In [None]:
%matplotlib inline
import matplotlib
import seaborn as sns
matplotlib.rcParams['savefig.dpi'] = 2 * matplotlib.rcParams['savefig.dpi']

In [None]:
import numpy as np
import matplotlib.pyplot as plt
from scipy.optimize import minimize

## Introduction

Recall from the previous lesson on best fit line:

1. Given some $x_i$ and $y_i$, we can use a *best fit line* to approximate values of $y$ at unmeasured locations $x$. The line has an equation of the form $y = mx + b$
2. By using a higher-order polynomial instead of a line, we can approximate data that follows a curve.

This module explores a practical examples of this technique.

### Problem statement
([inspiration](http://classroom.synonym.com/everyday-examples-situations-apply-quadratic-equations-10200.html))

Suppose your company sells a product at price $p$. You have been put in charge of determining the best price. If you set the price too low, such as $p=0$, your company will clearly earn no revenue. Additionally, if the price is too high, nobody will buy your product and again your revenue is zero. How can we find the best price?

### Your experiment
In order to determine the best price, you run an experiment. You suspect that the best price is between 40 and 75. At each of your 7 retail outlets, you set a different price.

In [None]:
n = 7   # Number of stores

# At each store, you choose a different price.
# The prices are evenly spaced from 40 to 75
p = np.round(np.linspace(40,75,n),decimals=2)
print p

### Results of your experiment
Each store sells the product at its prescribed price. At the end of the month, the stores report how many items they sold:

In [None]:
# Number of sales of product
sales = np.array([59,54,47,43,37,31,25])

# Revenue gained from sales
r = p*sales

You make a pretty table to give to your boss:

In [None]:
print "%15s %15s  %15s" %("Store ID","Product price", "1-month revenue")
for j in range(n):
    print "%15d %15.2f  %15.2f"%(j+1,p[j],r[j])

Your boss looks at the list and says "Great work! We'll set the price at 45.83 for all stores!"

As a data scientist, though, you know better. In the real world, measurements fluctuate. Some stores do better than average and others do worse just by random chance.
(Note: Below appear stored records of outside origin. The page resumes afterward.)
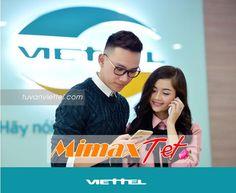 Đăng ký gói 3G MimaxTet Viettel đón Tết Đinh Dậu 2017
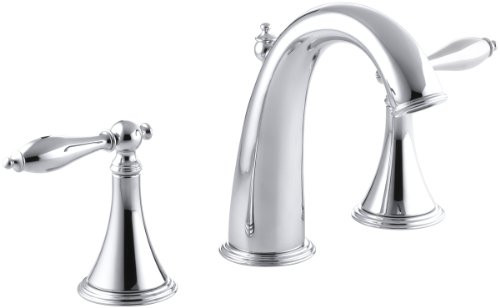 KOHLER K-310-4M-CP Finial Traditional Widespread Lavatory Faucet, Polished Chrome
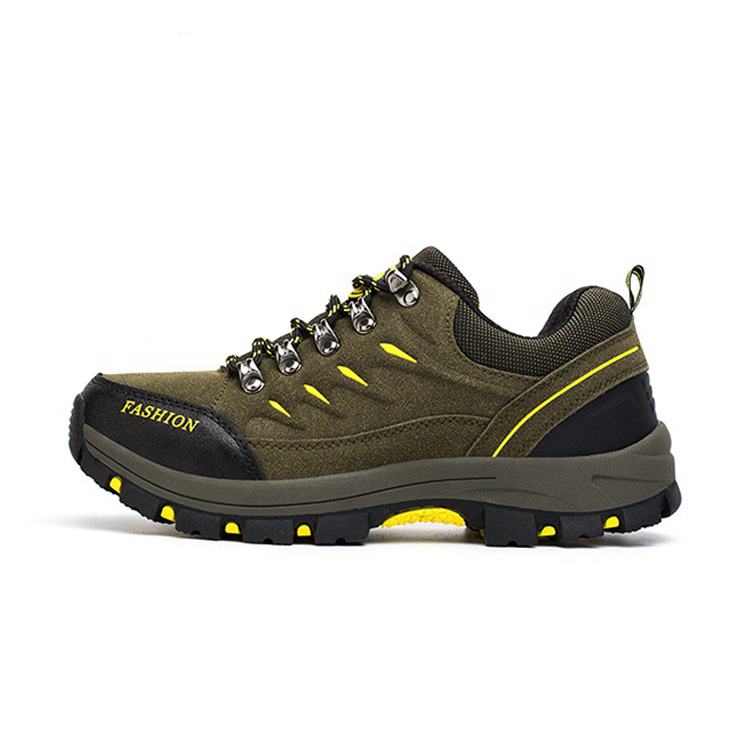 Outdoor Hiking Shoes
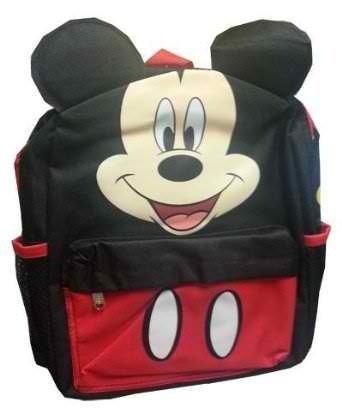 Disney Mickey Mouse Ears Square Back Pack [並行輸入品] B078WW5Y3G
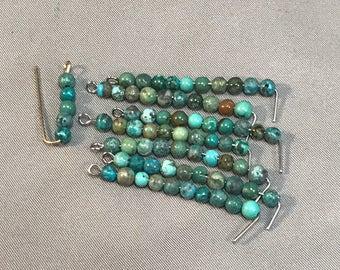 Turquoise beads 4mm round semi-rough gemstone bead
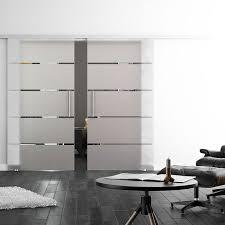interior sliding glass door. Sliding Glass Double Doors - Linea Design Interior Door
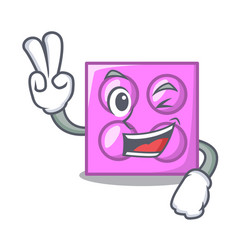 Two finger toy brick character cartoon vector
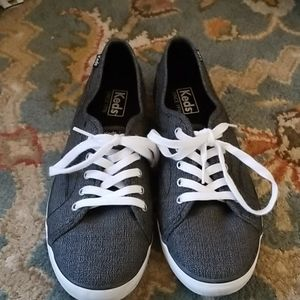 Womens canvas Keds
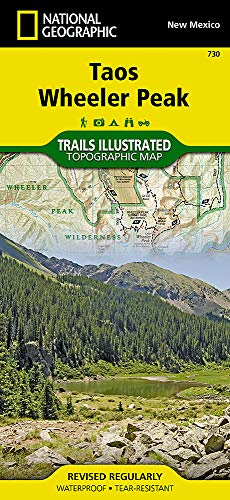Taos, Wheeler Peak (National Geographic Trails Illustrated Map)...
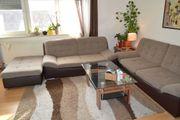 2 Sofas (2 &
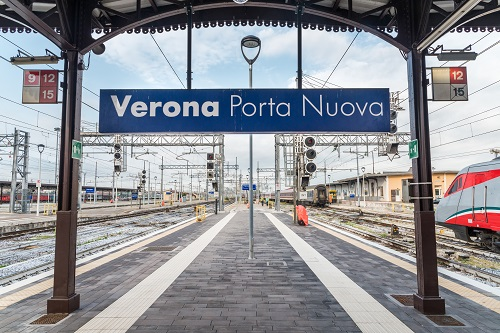Verona Porta Nuova train station in Italy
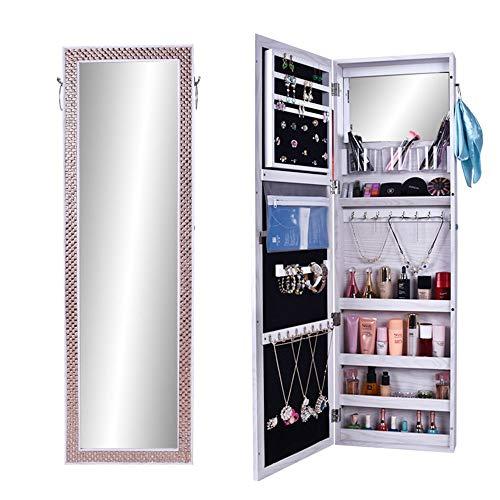 Kast voor het ophangen van sieraden, spiegel, sieradenkast, wanddecoratie, sieraden, opbergtas, geschikt voor kastwand, grote opslagcapaciteit voor het opslaan van accessoires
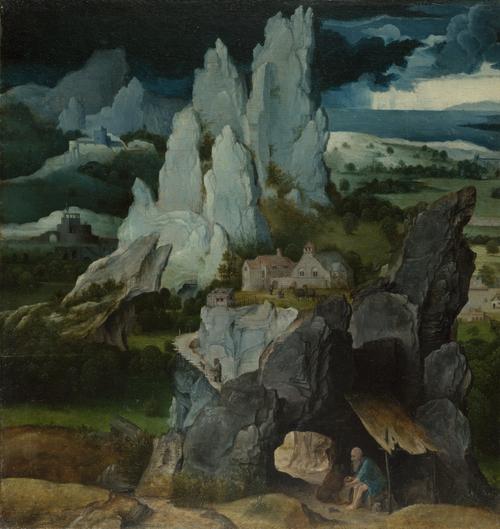 Saint Jerome in a Rocky Landscape | the Workshop of Joachim Patinir | oil painting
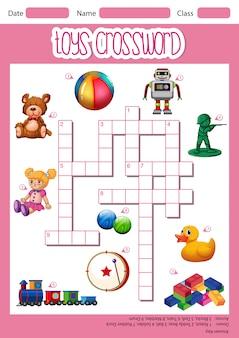 Speelgoed kruiswoordraadselspel sjabloon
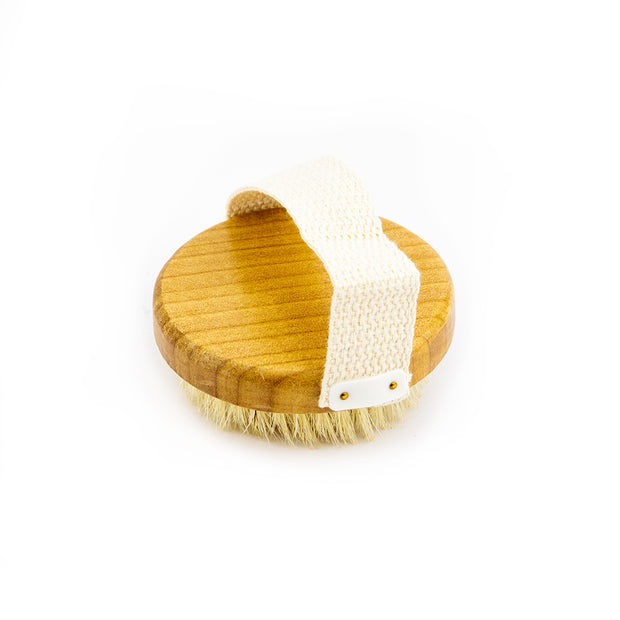 Hand Grip Body Scrub Brush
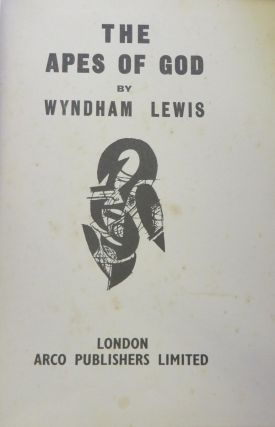 The Apes of God. Wyndham LEWIS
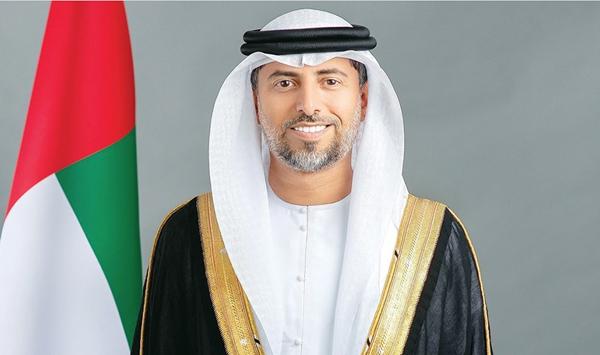"Suhail Al Masroui: ""Baraka"" is a strategic move to achieve quality and sustainability"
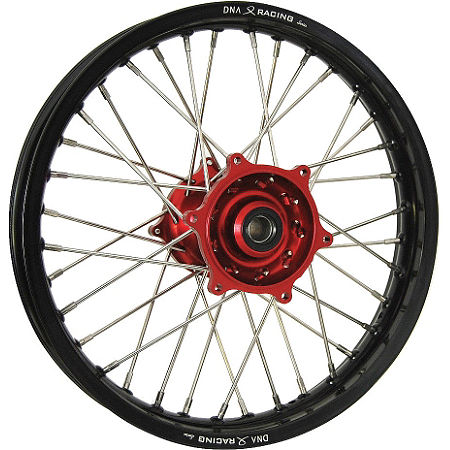 DNA Specialty Rear Wheel 1.85x16 - Red/Black - Main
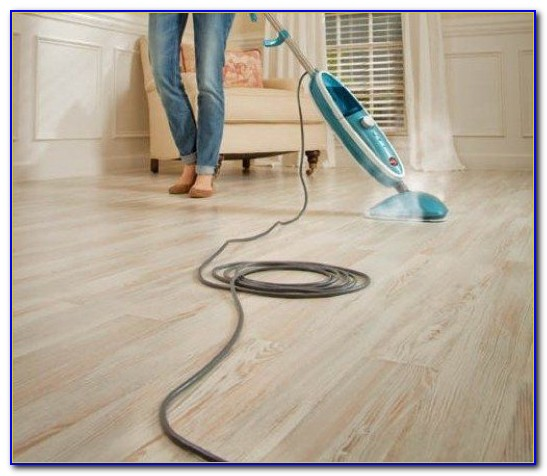 Bruce Cleaner For Laminate Floors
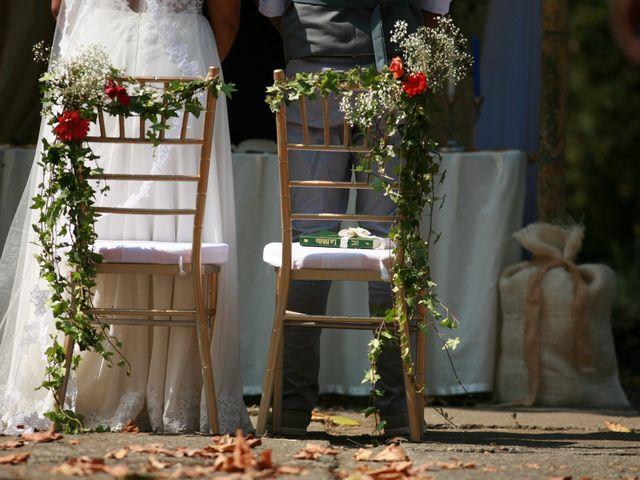 El matrimonio de José y Laura en Cali, Valle del Cauca 28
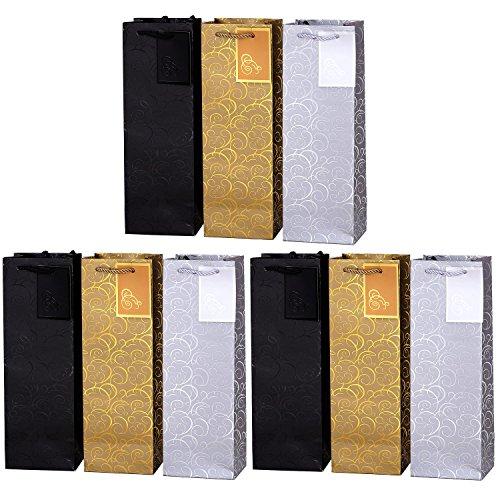 Set van 9 cadeautasjes gouden zilveren zwarte flessentasjes voor wijn en ook voor mousserende wijn of champagne 36x12x10 cm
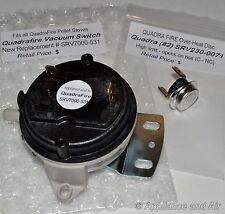 Quadrafire  800/1000/1100i Pellet Stove KIT #2 High Limit & Vacuum Switch +Instr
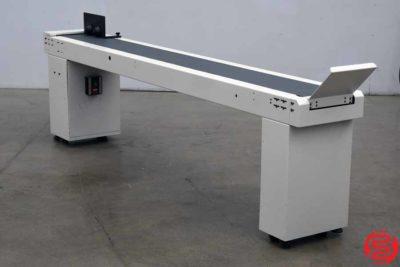 Dayton Conveyor - 082520091420
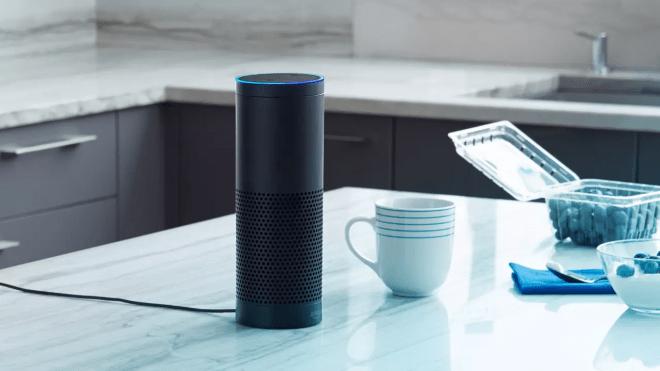 أمازون تطور روبوت منزلي للتواصل مع اليكسا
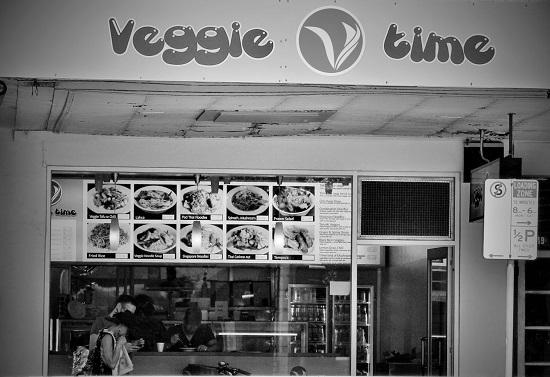veggietime6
What can we do?

Let's visualize the data:

In [None]:
# Draw the plot
plt.plot(p,r,'s')

# Label the axes and title
plt.xlabel("Product Price")
plt.ylabel("1-month revenue")
plt.title("Results of experiment")

# Set the display size
plt.xlim([35,80])
plt.ylim([1800,2600])

We know from economics that price/revenue curves can be modelled by a parabola (order-2 polynomial.) Let's fit the data using `polyfit()`:

In [None]:
# Get the polynomial coefficients for an order-2 polynomial
a = np.polyfit(p,r,2)

# Define a fit function
fit_func = np.poly1d(a)

# Define a range for plotting
pfit = np.linspace(40,75,100)

# Evaluate fit
rfit = fit_func(pfit)

In [None]:
# Plot the fit along with the original data
plt.plot(p,r,'s')
plt.plot(pfit,rfit,'k-')

plt.xlabel("Product Price")
plt.ylabel("1-month revenue")
plt.title("Results of experiment")
plt.legend(["Measurements","Fit"])

plt.xlim([35,80])
plt.ylim([1800,2600])

Using the fit, you deduce that the naive optimal price your boss suggested was likely a fluke! The optimal product price is closer to 50.

We can next find the optimal price using `scipy.optimize.minimize()`. 

(Note: There is no `maximize()` in `scipy`. To find a maximum, we compute the negative revenue and call `minimize()`.)

In [None]:
opt = minimize(-fit_func,50) # Q: What is the type of opt?
print opt

In [None]:
# The opt object contains our optimal price. Let's print it out:
print "Optimal price: ", np.round(opt['x'][0],2)
print "Revenue at optimal price: ", np.round(-opt['fun'],2)

### Final thoughts

The analysis here gives a result that is better than just naively choosing the observed price $p$ that gives the maximum revenue $r$. The improvement is due to the fact that we have used a statistical technique (linear regression) to approximate the entire distribution. This procedure smooths out some of the noise which is inherent in measurement.

In practice, there could be many other considerations which affect the price in different stores. An obvious example is that some stores may be situated in more populated areas. Can you think of a way to control for this? Can you think of other factors which would affect the results?